◆ **Directions**
Transcribe the lesson text on ports, storage, and health from "Your app listens on a" up to and including "of that explicit.".

◆ **Page text**
=== Section Start ===

Module 2 · Lesson 4

Ports, Storage & Health

Expose endpoints, persist data, and tell providers how to check your app.

What you'll learn
  • How provides declares ports and protocols your app exposes
  • Using storage for persistent volumes
  • Health checks — shorthand and expanded forms
  • The exposed flag for public-facing ports

The provides field

Your app listens on a port. But the world outside your container doesn't know which one, what protocol it speaks, or whether it should be reachable from the internet. The provides field makes all of that explicit.

Each entry in provides declares a single endpoint. The key properties are:

  • protocol — What the endpoint speaks: http, https, tcp, or grpc.
  • port — The port number your app listens on inside the container.
  • bind — Optional. The address to bind to (defaults to 0.0.0.0).
  • exposed — When true, the provider should make this port publicly accessible from the internet. When false (the default), it's only reachable by other components in the same deployment.

=== Section End ===

◆ **The data**

=== Section Start ===

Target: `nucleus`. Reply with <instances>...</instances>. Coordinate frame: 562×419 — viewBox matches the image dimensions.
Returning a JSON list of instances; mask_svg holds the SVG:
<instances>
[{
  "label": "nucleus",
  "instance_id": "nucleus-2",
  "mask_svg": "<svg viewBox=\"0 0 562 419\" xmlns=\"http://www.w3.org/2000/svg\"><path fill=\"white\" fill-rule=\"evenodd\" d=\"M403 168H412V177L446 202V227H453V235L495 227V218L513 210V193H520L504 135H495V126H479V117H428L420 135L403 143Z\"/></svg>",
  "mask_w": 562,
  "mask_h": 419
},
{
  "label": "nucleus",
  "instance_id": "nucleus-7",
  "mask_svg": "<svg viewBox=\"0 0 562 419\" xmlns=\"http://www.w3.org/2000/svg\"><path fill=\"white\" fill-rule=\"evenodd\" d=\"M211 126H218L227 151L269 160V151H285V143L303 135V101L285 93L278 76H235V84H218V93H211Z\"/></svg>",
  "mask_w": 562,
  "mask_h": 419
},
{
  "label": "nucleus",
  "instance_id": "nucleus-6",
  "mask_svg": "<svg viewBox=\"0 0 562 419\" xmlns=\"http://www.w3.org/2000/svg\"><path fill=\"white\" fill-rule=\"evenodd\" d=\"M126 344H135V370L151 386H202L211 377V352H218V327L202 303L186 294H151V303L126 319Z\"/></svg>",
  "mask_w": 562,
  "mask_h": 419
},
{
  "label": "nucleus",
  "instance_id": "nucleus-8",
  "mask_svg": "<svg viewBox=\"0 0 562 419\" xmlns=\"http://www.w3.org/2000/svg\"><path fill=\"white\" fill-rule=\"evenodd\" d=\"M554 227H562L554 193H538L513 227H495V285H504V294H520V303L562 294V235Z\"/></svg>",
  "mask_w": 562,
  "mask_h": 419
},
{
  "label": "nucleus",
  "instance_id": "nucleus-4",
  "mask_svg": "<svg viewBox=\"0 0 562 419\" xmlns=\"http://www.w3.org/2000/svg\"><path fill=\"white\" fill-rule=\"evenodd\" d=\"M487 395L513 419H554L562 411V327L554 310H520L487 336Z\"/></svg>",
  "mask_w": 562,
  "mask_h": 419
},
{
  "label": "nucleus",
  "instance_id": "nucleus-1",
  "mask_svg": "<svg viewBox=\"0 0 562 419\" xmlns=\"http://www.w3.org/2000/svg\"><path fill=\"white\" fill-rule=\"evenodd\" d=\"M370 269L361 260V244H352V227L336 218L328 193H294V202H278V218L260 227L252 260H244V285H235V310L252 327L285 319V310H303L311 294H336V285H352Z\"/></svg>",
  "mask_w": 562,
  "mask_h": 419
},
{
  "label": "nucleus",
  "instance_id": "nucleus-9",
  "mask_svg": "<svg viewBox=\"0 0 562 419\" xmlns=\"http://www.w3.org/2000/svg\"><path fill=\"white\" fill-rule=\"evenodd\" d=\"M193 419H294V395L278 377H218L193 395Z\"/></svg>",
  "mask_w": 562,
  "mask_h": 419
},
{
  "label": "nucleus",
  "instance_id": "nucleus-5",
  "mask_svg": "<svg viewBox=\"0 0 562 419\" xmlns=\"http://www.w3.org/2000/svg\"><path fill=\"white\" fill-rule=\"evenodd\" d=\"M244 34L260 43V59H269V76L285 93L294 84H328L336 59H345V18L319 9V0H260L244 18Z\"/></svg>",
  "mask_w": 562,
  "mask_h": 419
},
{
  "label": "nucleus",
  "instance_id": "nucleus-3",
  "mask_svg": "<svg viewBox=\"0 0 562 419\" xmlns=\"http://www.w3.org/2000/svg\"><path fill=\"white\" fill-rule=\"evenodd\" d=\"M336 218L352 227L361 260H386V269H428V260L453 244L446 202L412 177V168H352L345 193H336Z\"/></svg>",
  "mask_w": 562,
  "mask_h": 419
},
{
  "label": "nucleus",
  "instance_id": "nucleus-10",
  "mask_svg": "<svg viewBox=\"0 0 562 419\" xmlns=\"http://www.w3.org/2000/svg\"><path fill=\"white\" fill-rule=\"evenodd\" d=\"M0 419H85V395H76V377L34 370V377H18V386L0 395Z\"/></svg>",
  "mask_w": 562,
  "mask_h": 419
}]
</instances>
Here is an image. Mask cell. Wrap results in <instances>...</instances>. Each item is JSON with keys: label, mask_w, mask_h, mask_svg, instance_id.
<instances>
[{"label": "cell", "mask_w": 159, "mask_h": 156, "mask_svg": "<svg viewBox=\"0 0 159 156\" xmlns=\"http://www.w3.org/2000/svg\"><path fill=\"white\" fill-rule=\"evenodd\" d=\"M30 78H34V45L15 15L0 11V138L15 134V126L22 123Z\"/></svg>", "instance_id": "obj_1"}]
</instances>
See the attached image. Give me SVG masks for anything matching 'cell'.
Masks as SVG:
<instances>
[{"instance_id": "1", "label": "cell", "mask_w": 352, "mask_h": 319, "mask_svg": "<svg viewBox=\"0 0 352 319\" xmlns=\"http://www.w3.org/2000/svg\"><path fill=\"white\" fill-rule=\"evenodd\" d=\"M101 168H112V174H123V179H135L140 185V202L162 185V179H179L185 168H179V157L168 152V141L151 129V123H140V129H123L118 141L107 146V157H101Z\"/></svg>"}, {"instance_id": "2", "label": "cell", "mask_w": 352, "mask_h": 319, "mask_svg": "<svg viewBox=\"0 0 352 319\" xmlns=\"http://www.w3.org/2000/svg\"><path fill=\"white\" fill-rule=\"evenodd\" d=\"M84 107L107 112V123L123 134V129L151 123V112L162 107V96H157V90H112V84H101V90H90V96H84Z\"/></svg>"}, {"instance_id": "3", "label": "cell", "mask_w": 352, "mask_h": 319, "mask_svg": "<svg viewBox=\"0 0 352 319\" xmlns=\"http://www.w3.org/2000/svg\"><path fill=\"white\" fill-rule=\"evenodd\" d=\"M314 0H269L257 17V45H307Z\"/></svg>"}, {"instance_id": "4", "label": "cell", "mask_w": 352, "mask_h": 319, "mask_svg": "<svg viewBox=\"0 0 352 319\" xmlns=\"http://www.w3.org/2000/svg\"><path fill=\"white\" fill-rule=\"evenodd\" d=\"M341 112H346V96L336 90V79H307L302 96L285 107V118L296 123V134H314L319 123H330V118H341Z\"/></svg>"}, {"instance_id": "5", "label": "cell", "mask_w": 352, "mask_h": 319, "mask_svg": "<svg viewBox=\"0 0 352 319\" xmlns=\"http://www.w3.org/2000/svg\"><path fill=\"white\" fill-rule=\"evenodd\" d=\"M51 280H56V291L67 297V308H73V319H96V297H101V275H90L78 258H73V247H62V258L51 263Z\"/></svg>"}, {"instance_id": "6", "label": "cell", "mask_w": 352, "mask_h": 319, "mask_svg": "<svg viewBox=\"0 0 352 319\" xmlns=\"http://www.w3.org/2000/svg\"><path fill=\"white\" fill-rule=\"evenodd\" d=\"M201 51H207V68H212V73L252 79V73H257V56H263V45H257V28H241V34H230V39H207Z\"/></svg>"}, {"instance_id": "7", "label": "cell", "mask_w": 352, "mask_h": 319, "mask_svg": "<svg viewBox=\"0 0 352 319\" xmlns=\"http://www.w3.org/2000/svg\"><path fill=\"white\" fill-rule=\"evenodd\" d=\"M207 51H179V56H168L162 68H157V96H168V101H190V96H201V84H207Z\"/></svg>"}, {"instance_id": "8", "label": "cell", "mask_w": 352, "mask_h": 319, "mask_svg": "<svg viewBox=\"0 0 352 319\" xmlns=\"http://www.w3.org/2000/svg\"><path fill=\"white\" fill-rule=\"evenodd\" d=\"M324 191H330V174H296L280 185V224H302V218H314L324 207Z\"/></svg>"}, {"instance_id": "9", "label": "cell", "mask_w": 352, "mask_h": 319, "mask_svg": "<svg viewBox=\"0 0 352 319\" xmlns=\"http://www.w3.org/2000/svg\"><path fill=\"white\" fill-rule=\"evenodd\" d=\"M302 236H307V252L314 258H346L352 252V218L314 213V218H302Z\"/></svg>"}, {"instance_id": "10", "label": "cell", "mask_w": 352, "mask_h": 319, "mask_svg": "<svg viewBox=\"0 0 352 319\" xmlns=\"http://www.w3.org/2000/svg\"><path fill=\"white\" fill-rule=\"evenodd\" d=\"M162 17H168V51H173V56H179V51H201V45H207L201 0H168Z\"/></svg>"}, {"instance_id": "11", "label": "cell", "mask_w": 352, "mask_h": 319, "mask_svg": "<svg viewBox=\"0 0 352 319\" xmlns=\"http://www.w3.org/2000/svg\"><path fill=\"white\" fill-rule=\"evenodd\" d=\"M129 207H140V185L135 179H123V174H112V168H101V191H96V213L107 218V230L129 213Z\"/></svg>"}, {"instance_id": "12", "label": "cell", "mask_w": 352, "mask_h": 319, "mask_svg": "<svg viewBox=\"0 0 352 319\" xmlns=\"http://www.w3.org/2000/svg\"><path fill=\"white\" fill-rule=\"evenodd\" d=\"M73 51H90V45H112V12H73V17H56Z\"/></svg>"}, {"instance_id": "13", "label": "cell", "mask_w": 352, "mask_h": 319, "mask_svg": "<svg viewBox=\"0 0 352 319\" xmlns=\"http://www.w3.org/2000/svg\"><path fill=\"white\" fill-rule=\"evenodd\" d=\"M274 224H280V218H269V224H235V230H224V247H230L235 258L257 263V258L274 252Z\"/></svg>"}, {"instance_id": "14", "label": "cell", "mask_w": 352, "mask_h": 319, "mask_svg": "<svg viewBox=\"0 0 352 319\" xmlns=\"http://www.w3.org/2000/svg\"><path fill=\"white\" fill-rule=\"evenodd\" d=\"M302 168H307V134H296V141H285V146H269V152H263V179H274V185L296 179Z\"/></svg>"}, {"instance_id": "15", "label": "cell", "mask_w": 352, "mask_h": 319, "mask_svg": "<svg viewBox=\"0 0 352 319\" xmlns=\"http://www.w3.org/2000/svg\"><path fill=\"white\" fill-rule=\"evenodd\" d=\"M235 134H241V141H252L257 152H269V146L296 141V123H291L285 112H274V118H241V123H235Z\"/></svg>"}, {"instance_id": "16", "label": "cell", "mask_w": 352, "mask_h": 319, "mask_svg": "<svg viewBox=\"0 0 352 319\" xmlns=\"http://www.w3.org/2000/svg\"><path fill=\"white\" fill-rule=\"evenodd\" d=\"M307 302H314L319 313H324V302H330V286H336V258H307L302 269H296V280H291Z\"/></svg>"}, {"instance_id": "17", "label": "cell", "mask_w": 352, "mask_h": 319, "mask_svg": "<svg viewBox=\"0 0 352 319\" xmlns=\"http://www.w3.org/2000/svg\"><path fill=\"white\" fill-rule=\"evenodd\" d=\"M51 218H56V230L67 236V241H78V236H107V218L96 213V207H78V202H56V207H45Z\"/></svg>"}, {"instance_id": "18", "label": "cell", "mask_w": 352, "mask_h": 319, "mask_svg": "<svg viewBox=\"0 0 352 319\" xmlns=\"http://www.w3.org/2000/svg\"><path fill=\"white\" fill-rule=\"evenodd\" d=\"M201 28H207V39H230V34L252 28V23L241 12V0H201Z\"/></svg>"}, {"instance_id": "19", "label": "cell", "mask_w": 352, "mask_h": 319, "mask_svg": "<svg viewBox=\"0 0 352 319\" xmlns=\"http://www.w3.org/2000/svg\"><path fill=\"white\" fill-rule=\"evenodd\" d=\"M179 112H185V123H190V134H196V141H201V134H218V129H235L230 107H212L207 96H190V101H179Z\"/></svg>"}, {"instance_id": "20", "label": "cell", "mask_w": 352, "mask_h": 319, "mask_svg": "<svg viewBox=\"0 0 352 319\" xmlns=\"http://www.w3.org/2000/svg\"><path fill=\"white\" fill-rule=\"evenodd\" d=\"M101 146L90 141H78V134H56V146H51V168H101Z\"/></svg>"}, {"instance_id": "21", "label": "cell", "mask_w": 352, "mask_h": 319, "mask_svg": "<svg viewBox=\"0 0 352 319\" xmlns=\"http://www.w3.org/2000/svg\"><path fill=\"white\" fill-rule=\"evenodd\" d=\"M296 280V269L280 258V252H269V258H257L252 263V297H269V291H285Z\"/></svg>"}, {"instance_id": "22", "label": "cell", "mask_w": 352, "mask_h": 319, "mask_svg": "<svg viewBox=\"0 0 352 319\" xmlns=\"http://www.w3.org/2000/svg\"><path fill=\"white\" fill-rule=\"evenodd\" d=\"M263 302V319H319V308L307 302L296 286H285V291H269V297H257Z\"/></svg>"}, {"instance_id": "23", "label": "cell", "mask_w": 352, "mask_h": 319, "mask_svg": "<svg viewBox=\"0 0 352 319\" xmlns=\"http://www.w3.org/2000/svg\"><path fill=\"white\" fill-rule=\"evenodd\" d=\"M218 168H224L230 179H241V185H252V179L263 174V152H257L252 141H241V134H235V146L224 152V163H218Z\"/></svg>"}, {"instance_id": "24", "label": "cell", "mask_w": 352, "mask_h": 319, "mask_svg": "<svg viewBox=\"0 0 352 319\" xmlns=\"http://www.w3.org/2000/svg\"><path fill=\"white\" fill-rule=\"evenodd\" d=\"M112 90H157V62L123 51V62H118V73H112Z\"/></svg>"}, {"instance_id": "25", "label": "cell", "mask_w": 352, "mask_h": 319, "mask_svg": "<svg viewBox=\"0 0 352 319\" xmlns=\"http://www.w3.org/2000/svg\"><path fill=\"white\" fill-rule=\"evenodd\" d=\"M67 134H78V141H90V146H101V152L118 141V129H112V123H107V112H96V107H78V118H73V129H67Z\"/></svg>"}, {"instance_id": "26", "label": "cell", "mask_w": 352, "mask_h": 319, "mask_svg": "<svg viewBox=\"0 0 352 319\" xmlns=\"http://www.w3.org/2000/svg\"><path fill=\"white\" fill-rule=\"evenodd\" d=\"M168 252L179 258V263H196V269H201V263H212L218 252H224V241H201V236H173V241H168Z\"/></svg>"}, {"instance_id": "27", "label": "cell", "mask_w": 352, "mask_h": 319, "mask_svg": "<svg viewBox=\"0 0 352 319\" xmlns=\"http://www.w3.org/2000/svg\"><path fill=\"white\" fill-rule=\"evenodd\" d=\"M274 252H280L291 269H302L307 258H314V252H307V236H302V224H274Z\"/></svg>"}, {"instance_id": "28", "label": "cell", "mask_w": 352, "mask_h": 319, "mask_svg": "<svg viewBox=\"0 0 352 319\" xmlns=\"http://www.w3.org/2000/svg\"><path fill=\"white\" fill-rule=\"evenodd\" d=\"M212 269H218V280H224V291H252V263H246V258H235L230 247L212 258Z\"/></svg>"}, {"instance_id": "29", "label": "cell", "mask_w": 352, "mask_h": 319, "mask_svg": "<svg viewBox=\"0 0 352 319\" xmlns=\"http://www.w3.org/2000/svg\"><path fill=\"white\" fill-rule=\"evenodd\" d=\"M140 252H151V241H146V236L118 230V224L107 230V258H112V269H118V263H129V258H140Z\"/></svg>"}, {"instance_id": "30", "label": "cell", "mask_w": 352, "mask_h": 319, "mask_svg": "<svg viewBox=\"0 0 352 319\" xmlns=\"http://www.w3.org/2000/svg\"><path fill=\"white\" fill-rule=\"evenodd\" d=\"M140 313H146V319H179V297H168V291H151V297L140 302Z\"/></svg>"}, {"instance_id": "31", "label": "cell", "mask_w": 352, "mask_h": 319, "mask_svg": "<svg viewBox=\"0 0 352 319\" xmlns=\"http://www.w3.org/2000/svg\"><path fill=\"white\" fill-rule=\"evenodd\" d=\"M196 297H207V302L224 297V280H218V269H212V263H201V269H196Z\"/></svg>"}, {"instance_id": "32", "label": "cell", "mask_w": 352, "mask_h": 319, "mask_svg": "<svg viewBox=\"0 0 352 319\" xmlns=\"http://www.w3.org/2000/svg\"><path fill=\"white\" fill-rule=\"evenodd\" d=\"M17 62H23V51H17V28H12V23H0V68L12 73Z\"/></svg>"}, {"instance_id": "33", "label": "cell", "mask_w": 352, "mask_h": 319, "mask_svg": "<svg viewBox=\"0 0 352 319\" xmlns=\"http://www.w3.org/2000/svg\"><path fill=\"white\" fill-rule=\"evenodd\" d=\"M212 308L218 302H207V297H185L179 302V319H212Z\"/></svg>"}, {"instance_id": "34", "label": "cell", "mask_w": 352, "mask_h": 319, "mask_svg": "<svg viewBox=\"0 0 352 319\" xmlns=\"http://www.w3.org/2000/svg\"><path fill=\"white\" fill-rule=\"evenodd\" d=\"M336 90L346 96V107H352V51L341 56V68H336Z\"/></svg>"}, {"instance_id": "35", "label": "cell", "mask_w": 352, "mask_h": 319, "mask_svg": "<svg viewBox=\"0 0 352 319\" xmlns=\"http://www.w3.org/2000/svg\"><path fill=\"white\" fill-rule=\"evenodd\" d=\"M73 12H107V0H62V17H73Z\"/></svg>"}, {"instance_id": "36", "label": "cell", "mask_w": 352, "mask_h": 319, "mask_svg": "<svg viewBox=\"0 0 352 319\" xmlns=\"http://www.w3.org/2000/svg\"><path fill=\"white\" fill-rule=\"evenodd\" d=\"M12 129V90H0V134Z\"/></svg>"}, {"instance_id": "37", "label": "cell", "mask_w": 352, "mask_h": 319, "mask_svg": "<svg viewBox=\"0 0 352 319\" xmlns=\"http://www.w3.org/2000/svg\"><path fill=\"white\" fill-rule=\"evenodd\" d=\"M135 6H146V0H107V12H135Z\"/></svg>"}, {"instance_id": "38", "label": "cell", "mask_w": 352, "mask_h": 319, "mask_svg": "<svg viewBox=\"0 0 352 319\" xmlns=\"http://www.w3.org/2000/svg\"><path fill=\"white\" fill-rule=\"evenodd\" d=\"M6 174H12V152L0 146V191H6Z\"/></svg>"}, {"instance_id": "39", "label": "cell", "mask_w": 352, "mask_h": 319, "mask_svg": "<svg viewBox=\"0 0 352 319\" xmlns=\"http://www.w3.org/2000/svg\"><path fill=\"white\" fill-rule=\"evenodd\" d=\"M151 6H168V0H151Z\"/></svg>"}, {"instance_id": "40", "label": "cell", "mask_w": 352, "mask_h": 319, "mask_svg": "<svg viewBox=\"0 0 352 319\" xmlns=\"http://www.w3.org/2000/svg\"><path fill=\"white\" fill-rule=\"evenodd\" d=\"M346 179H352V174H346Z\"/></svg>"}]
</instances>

=== Section End ===

◆ **Exercise response**
Your app listens on a port. But the world outside your container doesn't know which one, what protocol it speaks, or whether it should be reachable from the internet. The provides field makes all of that explicit.